» Aim of the task
Lines from the listing below that contain the string "Zealand" are to be reported.

» Input for this task

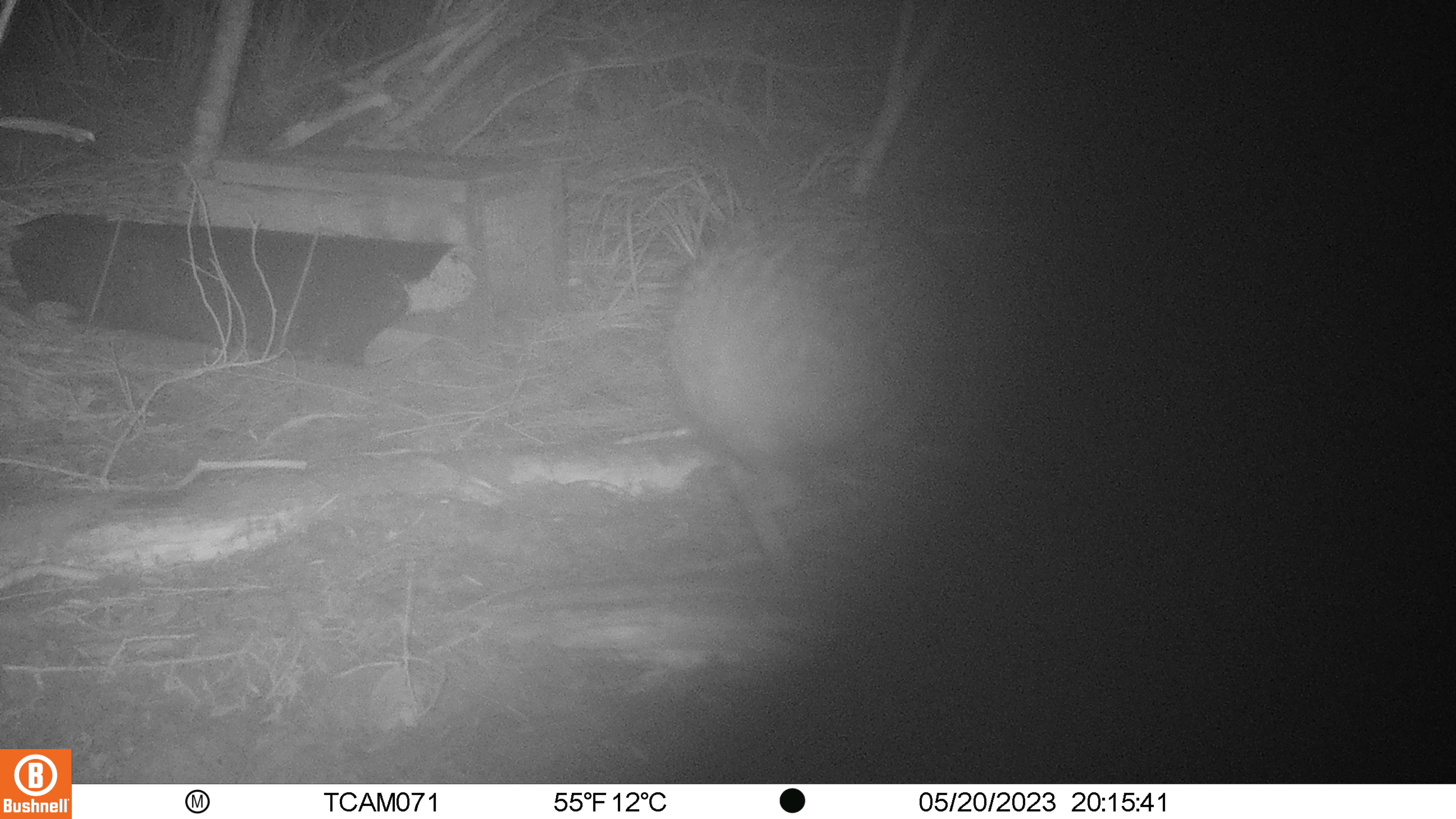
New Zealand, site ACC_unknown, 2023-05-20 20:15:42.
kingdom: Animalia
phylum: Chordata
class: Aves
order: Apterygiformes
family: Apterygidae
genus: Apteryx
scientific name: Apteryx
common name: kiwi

* * *

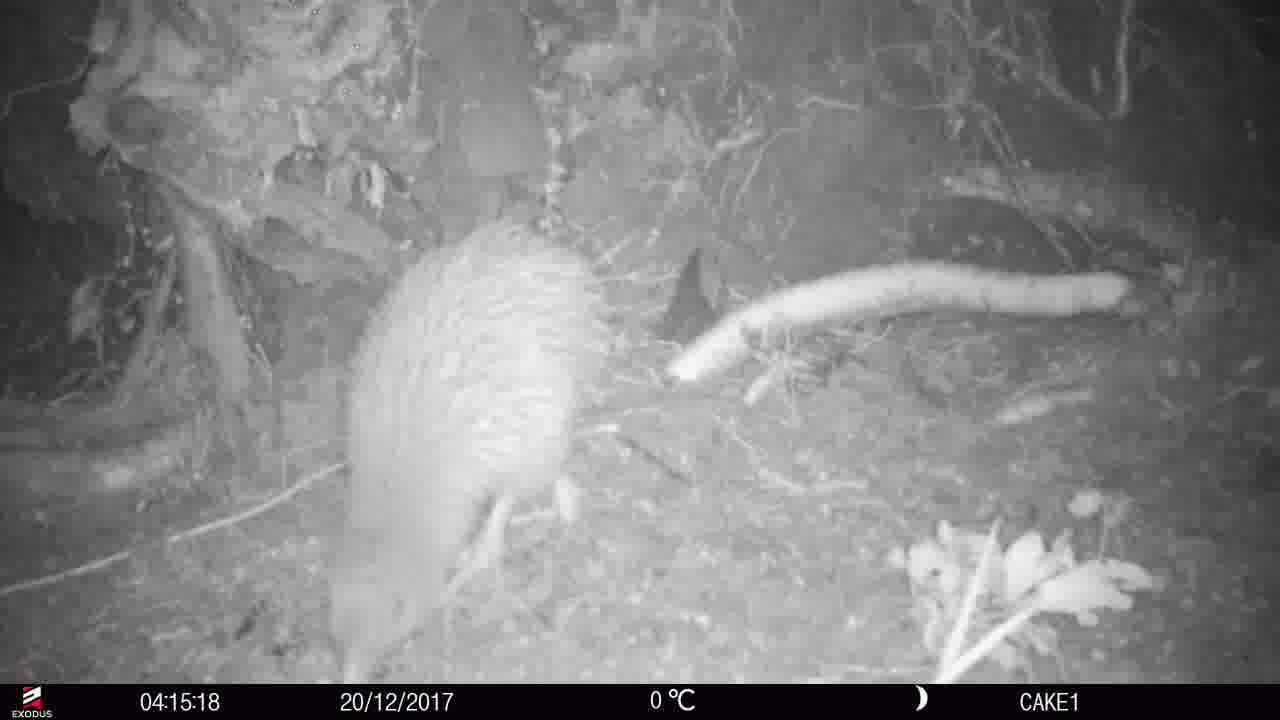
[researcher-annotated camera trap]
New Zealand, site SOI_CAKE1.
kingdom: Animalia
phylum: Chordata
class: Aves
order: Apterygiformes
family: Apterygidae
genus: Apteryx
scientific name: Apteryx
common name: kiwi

» Exercise solution
New Zealand, site ACC_unknown, 2023-05-20 20:15:42.
New Zealand, site SOI_CAKE1.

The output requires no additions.